あっという間に冬休みに入って。受験生はラストスパートといった感じで絵麻も侑介も切羽詰っている。一方の私は気楽なものだけど。それにしても今日は一段と寒い。暖房をつけて暖かい格好をしていないと家の中でも身体が冷えてしまいそう。ふと外を見ると一面の銀世界が広がっていた。あぁ、雪が降って積もってるんだ。どうりで寒いはずだと納得していると椿兄さんと梓兄さんがリビングへやって来て。強制的に私は雪合戦に参加することになった。



『3人でやるんですか?』

「ううんー、ちょっと待ってて。もうすぐだから★」

「まさか…」



梓兄さんは何かを察したようだった。その数分後、私も分かることになる。



「椿、何だ急用って」



棗兄さんだ。あれ、今日って平日だし仕事じゃないのかな。



「なっつめー!雪合戦するぞー★」

「は?」

「だーかーらー、雪合戦★」

「なっ、おい!ちょっと待て!まさかそんなくだらない理由で呼び出したんじゃないだろうな!?」



あー、やっぱり。棗兄さんも可哀想に。律儀だからなー、棗兄さんは。



「くだらないだってー?分かってないなぁ」

「はぁ?」

「こんな絵に描いたような銀世界を、目の前にして雪合戦しないでどうする!!」

「…俺、帰るわ」



だよね。できれば私も連れて帰ってくれると嬉しいかもしれない。何もないとはいえ、こんな日に外にいるのは寒すぎる。



「なつめぇ!頼むって!俺が負けたら前から欲しがってた例のヘッドホンやるから★」

「………椿、その話は本当だろうな」

「もっちろーん★男に二言はないぜー!」

「やる。仕方ねぇがやってやる」

「やったー!」



心の中で応援していた棗兄さんは落城してしまい、逃げ場を失った私は諦めて雪合戦を楽しむことにした。
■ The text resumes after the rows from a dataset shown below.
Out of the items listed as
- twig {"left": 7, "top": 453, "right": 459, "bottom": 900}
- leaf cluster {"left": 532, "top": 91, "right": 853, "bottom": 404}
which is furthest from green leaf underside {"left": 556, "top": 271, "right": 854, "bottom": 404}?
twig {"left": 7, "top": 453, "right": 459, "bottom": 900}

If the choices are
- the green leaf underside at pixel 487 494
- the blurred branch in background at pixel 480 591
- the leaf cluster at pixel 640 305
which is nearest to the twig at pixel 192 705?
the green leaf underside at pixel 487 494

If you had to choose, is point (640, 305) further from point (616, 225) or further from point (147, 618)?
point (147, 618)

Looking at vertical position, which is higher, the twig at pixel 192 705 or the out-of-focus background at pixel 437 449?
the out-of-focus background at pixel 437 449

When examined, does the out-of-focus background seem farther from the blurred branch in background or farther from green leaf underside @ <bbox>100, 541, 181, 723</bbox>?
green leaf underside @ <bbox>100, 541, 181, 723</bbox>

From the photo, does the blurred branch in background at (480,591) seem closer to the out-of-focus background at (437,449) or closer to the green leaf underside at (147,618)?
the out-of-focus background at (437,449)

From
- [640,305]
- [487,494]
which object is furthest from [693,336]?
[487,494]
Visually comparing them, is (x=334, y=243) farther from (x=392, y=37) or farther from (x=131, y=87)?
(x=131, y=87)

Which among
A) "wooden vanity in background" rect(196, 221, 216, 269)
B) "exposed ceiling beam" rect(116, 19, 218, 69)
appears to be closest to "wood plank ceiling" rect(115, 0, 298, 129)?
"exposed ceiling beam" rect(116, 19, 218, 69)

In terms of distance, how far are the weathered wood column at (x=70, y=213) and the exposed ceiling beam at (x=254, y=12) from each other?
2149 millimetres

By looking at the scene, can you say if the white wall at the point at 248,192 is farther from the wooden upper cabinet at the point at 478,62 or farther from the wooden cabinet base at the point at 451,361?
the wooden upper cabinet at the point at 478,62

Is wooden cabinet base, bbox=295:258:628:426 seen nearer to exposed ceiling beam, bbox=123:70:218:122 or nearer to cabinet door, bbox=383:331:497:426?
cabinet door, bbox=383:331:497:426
チーム決めは公平にジャンケンで。パーを出した者同士、梓兄さんと同じチームとなった。



『よろしく、梓兄さん』

「うん。よろしくね名前」

『で、私はどうすればいい?』



梓兄さんが立てた作戦により椿兄さんも棗兄さんも撃沈。こういうのは頭脳戦が得意な人とやるのが一番だ。私はどちらかというと攻撃中心だから。



『やったー♪イエーイ☆』

「うん。名前、雪玉投げるのも上手なんだね」



梓兄さんとハイタッチ。私の持っている手袋は綿製で、雪を触れば冷たくなってしまうので、素手で触っていた。



「あぁ、手が真っ赤になっちゃってる。ほら、貸して」



私の手を目敏く見つけた梓兄さんに手を取られ、白い息を吹きかけられる。



『っ……』



自分でするには何ともないその行為だけれど、他人にされるとかなり恥ずかしい。



「あー!!梓ずるい!!」

「椿。負けたんだから諦めろ」



顔や頭についた雪を払いながら彼らは話す。



『梓兄さん?もう大分温まったよ?』



いい加減恥ずかしいので離してください。椿兄さんはじーっと私達のほうを見てるし。棗兄さんはそんな椿兄さんを見て呆れてるけど、助けてくれる気配はないし。



「…そう?残念だな。もっと可愛い顔を見ていたかったのに」

『梓兄さん!!』



心臓に悪いので本当にやめてください。